Secondly, savings account transactions are not normally distributed. If you take a single savings account, you won’t find a bunch of debits and credits. Every month, you’ll find one large credit for the salary, one mid-sized debit for monthly expenses, and several small debits for individual transactions (bills, ATM, etc.) Once in several years, you’ll find a gigantic debit (purchase of car or house, wedding, etc.) or a gigantic credit (retirement / pension fund, sale of property, etc.)

As a result, the savings account is likely to fluctuate a LOT more than if it were a normal distribution.

If I had just looked at the data, I’d have found several occurrences of fluctuations greater than 1.5%. The normal distribution predicts that there should be fewer than 0.3% of such cases. That’s about 1 per year. I’d have visually been able to spot nearly one a month. I’d also have been able to spot the huge 4% swings that do happen once in a few years.

People wiser than me have made the same mistake. I was interning at Lehman Brothers when they were planning to launch a new electronic bond-trading product. My task was to trace the bond price movement.

The data we had was bad. Many bonds jumped as much as 40% in a single day, due to data errors. The bulk of my task was to clean out these errors.

After cleaning up, there was still two jumps that couldn’t be explained. I went to my boss, who recognised them at sight. One was a sudden drop in price of all Government bonds in December 1998. The other was a 32% drop in price of Hikari Tsushin — a mobile phone retailer — on the day they went bankrupt.

We concluded that the daily price drop wouldn’t be more than 9%, to a 95% confidence level. If that was right, a 32% drop in one day would happen once in a million years. Yet, we had Hikari Tsushin just the previous year.

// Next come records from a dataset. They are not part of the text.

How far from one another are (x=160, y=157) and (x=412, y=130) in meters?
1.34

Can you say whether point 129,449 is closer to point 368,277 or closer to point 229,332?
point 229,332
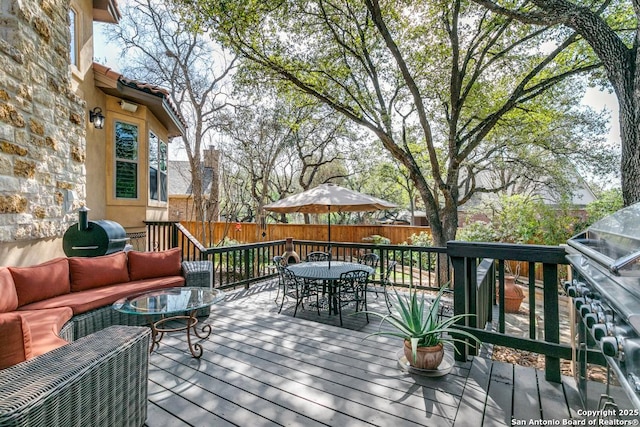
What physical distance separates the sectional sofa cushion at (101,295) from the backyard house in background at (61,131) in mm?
597

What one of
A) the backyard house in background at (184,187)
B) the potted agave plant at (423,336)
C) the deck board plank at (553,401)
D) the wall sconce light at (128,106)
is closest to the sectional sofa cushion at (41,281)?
the potted agave plant at (423,336)

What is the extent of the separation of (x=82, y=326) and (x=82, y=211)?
65.6 inches

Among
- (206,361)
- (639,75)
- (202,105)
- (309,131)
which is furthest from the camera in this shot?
(309,131)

We didn’t bother about it. In fact, we didn’t even think about it. If we’d checked, we’d have found that the daily price drop was closer to 12% or something, to a 95% confidence level.

Summary: Force-fit a normal distribution on non-normal data can understate the worst-case scenario. Often you’re better off just inferring confidence levels from the raw data than from a fitted distribution.

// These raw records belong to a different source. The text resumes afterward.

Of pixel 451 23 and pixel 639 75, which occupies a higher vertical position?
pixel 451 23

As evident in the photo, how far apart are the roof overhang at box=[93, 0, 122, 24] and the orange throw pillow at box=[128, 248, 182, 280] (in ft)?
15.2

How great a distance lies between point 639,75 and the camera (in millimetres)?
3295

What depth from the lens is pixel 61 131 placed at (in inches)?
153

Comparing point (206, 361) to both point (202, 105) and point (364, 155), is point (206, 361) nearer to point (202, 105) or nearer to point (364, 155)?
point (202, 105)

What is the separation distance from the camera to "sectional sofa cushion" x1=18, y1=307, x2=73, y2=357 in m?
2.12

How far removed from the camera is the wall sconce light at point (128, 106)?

Sourced statistic from: www.forex.academy

Normalising non-random samples is bad

I rate movies on a scale of 1 (bad) to 5 (good). This is an absolute scale. Initially, I assumed that I would watch as many good movies as bad ones. So I’d have about as many 1s as 5s, and 2s as 4s. But, when I looked at my ratings for movies over the last year, I had far more 4s than 2s. My movie ratings were not normal.

Rating Frequency
1 8
2 31
3 98
4 81
5 18

The reason is clear. I pick good movies rather than bad ones, based on reviews. If I rated every movie there was, the ratings may be normally distributed (or they may not). But when I pick movies, I consciously reject those I know would have a low rating (based on reviews), so my ratings would be more clustered around the top.

Even if I redefined my scale, I’d still have more than 50% above the average. This is not a contradiction. I watch a LOT of good movies with very similar ratings, and a few disastrously bad movies. The good movies will have a higher-than-average rating, and there’ll be more of them than the bad movies. This is a skewed or asymmetric distribution.

So, selective picking can wreck the normal curve.

Yet, almost everything is selectively picked. Colleges try and pick the best students. Organisations tend to pick the best employees. If they rate performance, they’re likely to find a bias towards the higher side — at least, the good colleges and organisations. Force fitting a normal distribution pushes down genuinely good people. (In bad colleges and organisations, it pushes up genuinely bad people).